## OBJECTIVE
Reproduce nothing but the closing run of lines: the line with "Which is farther" and each line that follows it to the end of the data.

## INPUT DATA
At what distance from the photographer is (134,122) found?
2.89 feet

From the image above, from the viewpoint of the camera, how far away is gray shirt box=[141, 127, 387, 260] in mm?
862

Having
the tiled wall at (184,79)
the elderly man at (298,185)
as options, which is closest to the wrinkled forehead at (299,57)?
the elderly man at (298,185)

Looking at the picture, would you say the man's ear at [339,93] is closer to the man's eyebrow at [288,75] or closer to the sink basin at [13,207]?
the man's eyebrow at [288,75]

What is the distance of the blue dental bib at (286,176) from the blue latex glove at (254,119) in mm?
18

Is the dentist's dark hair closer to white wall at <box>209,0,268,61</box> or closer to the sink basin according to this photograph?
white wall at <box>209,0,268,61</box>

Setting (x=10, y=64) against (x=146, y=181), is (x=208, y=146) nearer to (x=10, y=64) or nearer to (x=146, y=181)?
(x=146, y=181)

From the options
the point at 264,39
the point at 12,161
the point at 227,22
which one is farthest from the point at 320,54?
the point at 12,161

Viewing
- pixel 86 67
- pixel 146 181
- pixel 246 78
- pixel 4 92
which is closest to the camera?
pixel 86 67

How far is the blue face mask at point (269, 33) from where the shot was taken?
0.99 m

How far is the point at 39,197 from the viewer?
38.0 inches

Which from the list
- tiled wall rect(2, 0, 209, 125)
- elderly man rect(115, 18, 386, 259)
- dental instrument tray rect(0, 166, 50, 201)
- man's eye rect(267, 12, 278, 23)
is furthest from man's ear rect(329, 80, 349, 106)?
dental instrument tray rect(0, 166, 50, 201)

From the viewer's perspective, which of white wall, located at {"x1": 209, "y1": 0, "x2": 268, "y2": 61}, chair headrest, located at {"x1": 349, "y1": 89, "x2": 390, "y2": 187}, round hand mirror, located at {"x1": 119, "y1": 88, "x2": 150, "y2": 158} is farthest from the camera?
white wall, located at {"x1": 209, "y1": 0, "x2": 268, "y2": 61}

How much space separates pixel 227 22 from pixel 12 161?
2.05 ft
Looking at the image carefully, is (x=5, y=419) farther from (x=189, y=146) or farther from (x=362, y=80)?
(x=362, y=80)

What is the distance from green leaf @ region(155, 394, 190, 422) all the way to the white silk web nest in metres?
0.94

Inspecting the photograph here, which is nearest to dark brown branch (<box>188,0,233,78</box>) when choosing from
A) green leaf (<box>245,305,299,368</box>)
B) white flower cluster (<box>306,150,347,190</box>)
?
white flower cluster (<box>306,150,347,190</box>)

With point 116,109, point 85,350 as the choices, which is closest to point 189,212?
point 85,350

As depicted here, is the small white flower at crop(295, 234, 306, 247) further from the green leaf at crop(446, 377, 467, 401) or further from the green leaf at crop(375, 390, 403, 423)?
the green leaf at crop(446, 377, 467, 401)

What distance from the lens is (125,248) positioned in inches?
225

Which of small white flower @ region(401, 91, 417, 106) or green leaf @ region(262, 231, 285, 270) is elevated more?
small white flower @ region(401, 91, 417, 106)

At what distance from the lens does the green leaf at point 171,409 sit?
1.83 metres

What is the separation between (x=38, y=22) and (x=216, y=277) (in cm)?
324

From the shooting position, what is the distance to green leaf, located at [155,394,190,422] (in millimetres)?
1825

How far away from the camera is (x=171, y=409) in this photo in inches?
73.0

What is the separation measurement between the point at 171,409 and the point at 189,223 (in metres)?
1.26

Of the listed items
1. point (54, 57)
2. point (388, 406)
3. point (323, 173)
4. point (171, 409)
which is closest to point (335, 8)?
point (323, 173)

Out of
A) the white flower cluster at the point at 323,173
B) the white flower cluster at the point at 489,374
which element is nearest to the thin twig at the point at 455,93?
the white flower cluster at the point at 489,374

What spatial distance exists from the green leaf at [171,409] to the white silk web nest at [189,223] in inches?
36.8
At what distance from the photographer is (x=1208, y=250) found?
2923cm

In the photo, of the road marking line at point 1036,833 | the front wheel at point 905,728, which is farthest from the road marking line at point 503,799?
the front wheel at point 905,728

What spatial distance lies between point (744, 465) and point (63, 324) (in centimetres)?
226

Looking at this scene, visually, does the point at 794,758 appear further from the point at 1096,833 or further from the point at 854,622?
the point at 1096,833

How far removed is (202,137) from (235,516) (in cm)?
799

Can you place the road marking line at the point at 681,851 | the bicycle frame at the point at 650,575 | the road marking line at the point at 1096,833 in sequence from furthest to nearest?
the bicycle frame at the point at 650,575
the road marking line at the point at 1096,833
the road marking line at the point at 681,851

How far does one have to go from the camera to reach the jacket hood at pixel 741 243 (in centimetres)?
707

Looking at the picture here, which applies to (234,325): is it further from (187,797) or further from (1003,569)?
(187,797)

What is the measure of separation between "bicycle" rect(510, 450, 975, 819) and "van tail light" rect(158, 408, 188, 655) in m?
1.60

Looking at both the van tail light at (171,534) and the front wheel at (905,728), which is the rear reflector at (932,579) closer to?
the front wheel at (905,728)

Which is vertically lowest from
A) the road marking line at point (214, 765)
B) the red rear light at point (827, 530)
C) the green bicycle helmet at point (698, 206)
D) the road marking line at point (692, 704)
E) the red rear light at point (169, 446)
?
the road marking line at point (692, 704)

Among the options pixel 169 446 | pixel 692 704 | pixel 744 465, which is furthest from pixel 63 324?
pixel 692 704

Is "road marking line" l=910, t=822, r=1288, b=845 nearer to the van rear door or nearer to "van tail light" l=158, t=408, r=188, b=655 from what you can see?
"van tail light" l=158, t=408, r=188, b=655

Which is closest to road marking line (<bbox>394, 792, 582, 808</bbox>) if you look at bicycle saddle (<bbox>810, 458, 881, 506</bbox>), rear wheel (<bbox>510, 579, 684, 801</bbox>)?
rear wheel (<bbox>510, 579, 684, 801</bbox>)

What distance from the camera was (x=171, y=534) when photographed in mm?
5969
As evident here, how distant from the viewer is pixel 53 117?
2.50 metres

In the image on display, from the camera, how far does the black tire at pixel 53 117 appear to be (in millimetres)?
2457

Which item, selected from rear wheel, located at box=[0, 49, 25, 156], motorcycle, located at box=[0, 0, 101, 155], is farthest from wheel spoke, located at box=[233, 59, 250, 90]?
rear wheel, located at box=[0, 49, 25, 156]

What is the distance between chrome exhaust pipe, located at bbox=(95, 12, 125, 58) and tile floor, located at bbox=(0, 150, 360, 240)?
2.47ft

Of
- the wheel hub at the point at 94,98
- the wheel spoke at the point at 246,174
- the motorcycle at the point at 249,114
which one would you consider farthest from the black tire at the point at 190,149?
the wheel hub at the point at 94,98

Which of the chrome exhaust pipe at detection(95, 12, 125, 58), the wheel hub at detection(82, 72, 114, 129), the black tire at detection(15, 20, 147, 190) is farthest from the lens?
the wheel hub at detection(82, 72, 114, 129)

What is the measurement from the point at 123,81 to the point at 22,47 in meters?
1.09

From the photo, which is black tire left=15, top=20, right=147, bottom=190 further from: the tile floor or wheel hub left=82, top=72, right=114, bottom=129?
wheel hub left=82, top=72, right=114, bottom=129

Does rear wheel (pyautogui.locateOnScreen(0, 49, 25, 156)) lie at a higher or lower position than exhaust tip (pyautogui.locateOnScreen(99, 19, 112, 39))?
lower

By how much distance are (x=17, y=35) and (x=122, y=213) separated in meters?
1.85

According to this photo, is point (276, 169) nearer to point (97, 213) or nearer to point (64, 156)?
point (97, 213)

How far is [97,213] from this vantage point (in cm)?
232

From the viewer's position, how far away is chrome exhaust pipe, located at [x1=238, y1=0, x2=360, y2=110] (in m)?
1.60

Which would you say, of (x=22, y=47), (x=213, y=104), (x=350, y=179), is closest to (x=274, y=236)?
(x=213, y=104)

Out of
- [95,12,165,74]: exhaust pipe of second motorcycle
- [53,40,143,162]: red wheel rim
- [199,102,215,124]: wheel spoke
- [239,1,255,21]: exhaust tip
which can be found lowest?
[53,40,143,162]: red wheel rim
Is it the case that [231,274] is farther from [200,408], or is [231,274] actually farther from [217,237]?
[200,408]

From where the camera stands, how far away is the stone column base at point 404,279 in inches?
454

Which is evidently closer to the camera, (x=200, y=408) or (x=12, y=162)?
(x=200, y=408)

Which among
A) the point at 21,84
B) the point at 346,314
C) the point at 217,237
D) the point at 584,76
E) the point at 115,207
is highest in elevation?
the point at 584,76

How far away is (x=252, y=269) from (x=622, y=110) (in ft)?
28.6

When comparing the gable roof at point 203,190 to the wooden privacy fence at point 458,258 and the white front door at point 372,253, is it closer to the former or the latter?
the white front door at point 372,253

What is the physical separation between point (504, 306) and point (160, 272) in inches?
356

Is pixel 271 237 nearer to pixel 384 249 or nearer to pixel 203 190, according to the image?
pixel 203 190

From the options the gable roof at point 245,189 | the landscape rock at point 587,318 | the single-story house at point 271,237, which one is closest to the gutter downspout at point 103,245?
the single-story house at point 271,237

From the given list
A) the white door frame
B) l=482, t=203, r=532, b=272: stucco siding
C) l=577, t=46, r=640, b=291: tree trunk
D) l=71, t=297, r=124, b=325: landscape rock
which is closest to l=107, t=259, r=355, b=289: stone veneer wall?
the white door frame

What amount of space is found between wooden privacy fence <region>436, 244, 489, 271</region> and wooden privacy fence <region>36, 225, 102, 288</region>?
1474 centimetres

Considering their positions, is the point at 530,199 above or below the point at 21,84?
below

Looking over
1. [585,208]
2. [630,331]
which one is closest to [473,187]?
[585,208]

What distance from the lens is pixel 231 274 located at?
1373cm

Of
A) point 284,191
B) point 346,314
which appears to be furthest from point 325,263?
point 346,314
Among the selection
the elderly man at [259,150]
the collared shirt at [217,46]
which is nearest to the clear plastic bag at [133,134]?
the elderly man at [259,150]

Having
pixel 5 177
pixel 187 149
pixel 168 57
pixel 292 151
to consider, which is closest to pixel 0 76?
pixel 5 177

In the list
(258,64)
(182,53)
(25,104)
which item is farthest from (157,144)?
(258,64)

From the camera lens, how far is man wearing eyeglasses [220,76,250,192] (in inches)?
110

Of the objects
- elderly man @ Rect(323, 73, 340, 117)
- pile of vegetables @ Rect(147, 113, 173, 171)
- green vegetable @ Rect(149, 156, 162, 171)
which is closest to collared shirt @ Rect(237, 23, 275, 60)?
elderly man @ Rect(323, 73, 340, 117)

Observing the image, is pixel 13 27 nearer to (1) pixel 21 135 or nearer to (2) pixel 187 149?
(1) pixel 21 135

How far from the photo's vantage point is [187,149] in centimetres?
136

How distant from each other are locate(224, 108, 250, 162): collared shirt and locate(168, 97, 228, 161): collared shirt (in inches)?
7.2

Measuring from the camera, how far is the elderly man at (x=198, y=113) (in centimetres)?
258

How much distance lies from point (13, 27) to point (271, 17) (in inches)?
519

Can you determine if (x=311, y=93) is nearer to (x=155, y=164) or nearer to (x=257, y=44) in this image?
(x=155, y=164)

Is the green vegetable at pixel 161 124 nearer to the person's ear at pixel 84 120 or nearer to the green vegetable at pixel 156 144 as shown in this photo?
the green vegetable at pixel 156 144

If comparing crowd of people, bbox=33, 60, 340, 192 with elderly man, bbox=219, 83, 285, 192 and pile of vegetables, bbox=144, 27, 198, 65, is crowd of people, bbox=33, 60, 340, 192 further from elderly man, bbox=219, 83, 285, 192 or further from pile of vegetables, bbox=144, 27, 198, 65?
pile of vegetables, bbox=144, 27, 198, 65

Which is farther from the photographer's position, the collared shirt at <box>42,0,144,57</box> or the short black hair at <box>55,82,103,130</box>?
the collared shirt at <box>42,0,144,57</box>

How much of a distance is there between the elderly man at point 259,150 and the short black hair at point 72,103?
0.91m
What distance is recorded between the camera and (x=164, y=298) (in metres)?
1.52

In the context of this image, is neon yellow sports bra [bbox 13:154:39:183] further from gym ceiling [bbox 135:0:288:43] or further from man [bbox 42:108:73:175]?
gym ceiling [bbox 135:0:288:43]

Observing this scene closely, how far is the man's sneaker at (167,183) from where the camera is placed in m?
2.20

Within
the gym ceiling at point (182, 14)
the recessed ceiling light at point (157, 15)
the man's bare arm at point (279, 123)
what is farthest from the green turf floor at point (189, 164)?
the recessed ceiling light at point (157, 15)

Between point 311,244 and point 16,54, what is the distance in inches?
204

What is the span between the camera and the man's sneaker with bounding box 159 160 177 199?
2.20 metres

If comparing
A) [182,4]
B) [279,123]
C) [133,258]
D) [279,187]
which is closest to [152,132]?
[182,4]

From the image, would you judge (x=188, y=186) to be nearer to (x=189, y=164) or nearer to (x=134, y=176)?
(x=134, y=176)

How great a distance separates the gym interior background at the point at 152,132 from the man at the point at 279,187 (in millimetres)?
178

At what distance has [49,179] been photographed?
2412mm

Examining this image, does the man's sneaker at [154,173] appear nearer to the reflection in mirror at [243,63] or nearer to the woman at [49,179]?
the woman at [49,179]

## TASK ANSWER
Which is farther from the photographer's position, the collared shirt at <box>42,0,144,57</box> or the short black hair at <box>55,82,103,130</box>?
the collared shirt at <box>42,0,144,57</box>

How much of a distance is there between the elderly man at point 259,150 and the short black hair at point 72,103?
0.91m
What distance is recorded between the camera and (x=164, y=298) (in metres)?
1.52

In the context of this image, is neon yellow sports bra [bbox 13:154:39:183] further from gym ceiling [bbox 135:0:288:43] or further from man [bbox 42:108:73:175]?
gym ceiling [bbox 135:0:288:43]

Observing this scene closely, how far is the man's sneaker at (167,183) from where the camera is placed in m?
2.20

Within
the gym ceiling at point (182, 14)
the recessed ceiling light at point (157, 15)
the man's bare arm at point (279, 123)
what is farthest from the green turf floor at point (189, 164)?
the recessed ceiling light at point (157, 15)

Between point 311,244 and point 16,54, what is the distance in inches?
204

What is the span between the camera and the man's sneaker with bounding box 159 160 177 199?
2.20 metres

If comparing
A) [182,4]
B) [279,123]
C) [133,258]
D) [279,187]
which is closest to [152,132]?
[182,4]

From the image, would you judge (x=188, y=186) to be nearer to (x=189, y=164) or nearer to (x=134, y=176)?
(x=134, y=176)

How great a distance separates the gym interior background at the point at 152,132 from the man at the point at 279,187 (in millimetres)?
178

At what distance has [49,179] been photographed?
2412mm

Examining this image, does the man's sneaker at [154,173] appear nearer to the reflection in mirror at [243,63] or nearer to the woman at [49,179]?
the woman at [49,179]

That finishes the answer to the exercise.